Henri Nouwen was keenly aware of the danger of journeying without a trusted companion and called attention to the fact that “our way to God is always a human way, and that without a guide our spiritual journey can entangle us in introspective self-preoccupation instead of helping us to become empty for God.” Indeed all of us can profit from having spiritual companions who can tend to our souls. Elsewhere, he articulated this great need:
We need someone who encourages us when we are tempted to give it all up, to forget it all, to just walk away in despair. We need someone who discourages us when we move too rashly in unclear directions or hurry proudly to a nebulous goal. We need someone who can suggest to us when to read and when to be silent, which words to reflect upon and what to do when silence creates much fear and little peace.
Unwavering in his attention to the spiritual dimension of soul care, Nouwen acknowledged the need “for diagnosticians of the soul who can ... guide people to an active and vital transformation of soul and body, and of all their personal relationships”—the kind who promote real change through repentance and faith, confronting and inspiring the people to whom they minister. He explained the dynamics involved: “Confrontation challenges us to confess and repent; inspiration stirs us to look up again with new courage and confidence.” Nouwen exercised both, with great care and delicate balance and he companioned people always with their spiritual well-being as his ultimate concern.
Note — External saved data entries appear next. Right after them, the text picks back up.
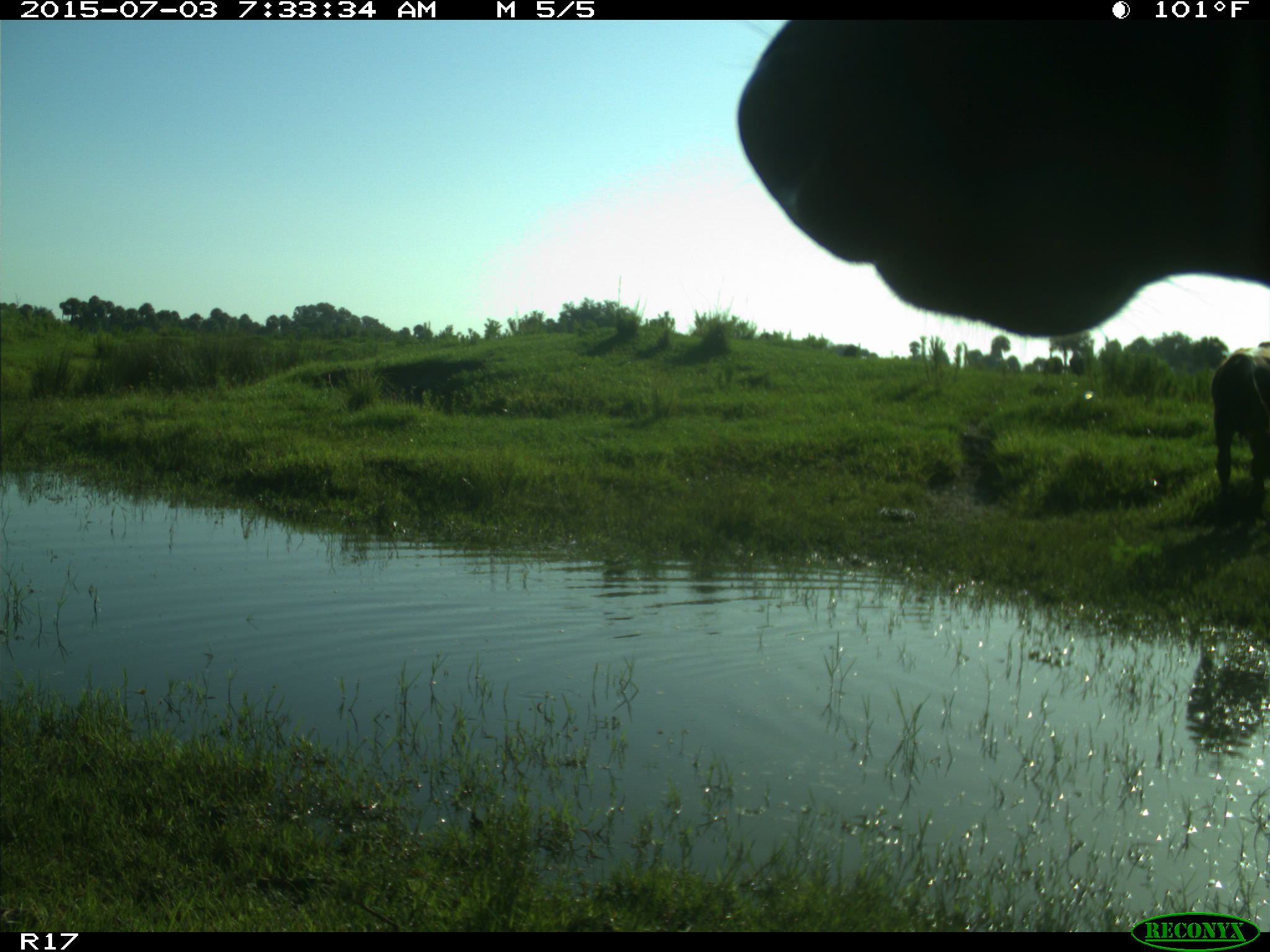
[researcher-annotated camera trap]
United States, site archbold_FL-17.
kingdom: Animalia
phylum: Chordata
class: Mammalia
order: Artiodactyla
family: Bovidae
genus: Bos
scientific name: Bos taurus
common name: domestic cow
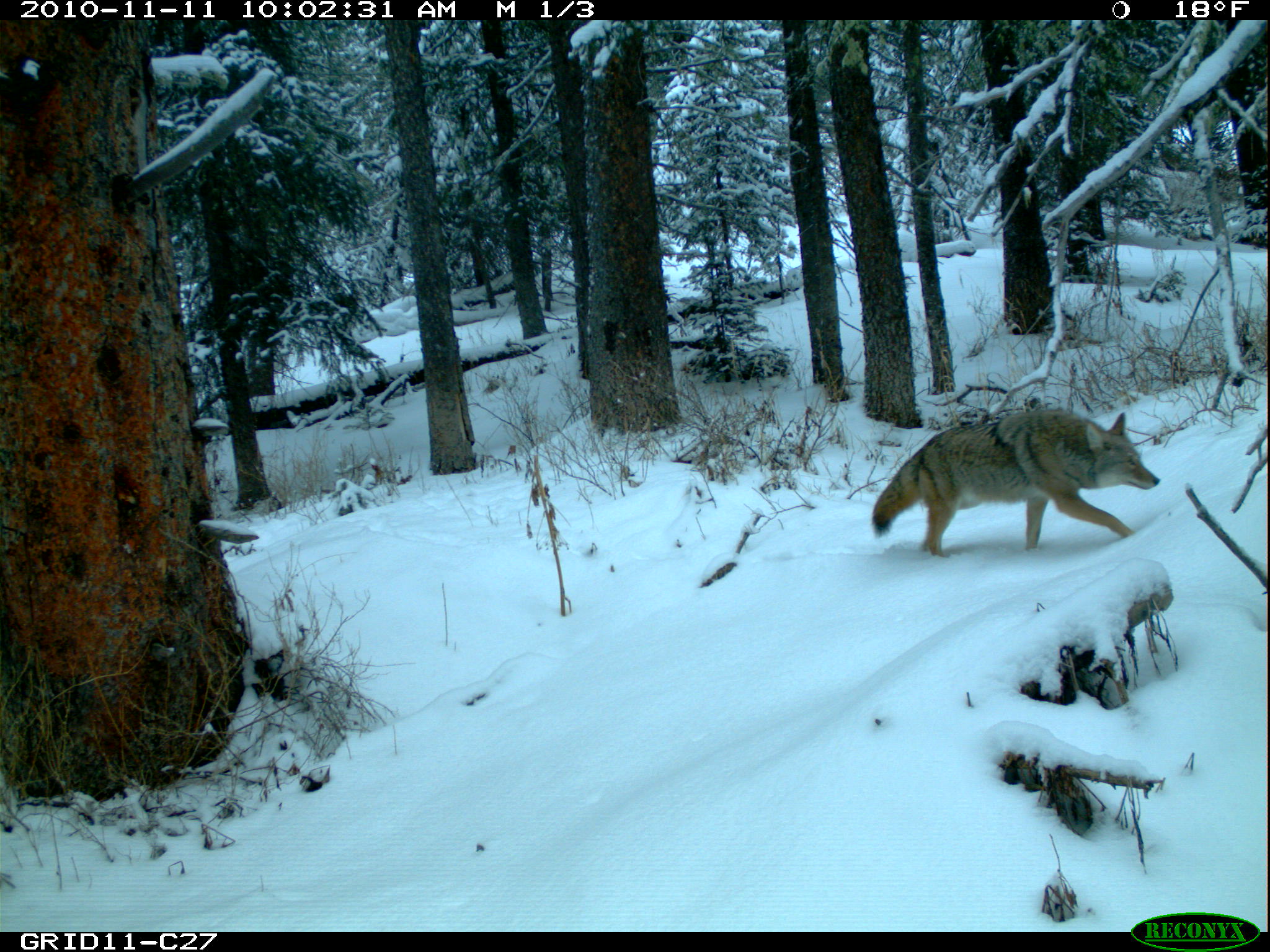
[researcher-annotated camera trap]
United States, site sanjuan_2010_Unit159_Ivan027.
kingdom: Animalia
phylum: Chordata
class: Mammalia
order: Carnivora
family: Canidae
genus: Canis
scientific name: Canis latrans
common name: coyote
To be sure, we have a great deal to learn from Nouwen’s creative and elastic approach to spiritual accompaniment. In fact it is difficult if not impossible to peg down Henri Nouwen into one exclusive image or role—be it a pastor, a priest, or a prophet—for he assumed various roles as he ministered to the varying needs of people. Depending on the particular need or situation, Nouwen displayed enormous flexibility in his ministerial style and approach. Nouwen was definitely not one who was chained to any particular role. He was not what you would call a specialist. Rather, Nouwen functioned more as a generalist when it came to the ministry of formation, integrating with ease various aspects of companionship—whether as a friend, a guide, a mentor, or a spiritual director. It could be said that, instinctively, Henri Nouwen operated integratively in his overall ministry.
The contemporary world of Christian soul care covers an entire gamut of intersecting approaches to spiritual formation ministry. Soul care by itself alone cuts across the various categories of professional counseling, lay care giving, spiritual guidance and direction, and pastoral care and counseling, to mention some. In this series we will specifically focus on spiritual friendship, spiritual guidance, spiritual mentoring, and spiritual direction—four distinct but overlapping companioning approaches which Henri Nouwen no doubt employed in his ministry.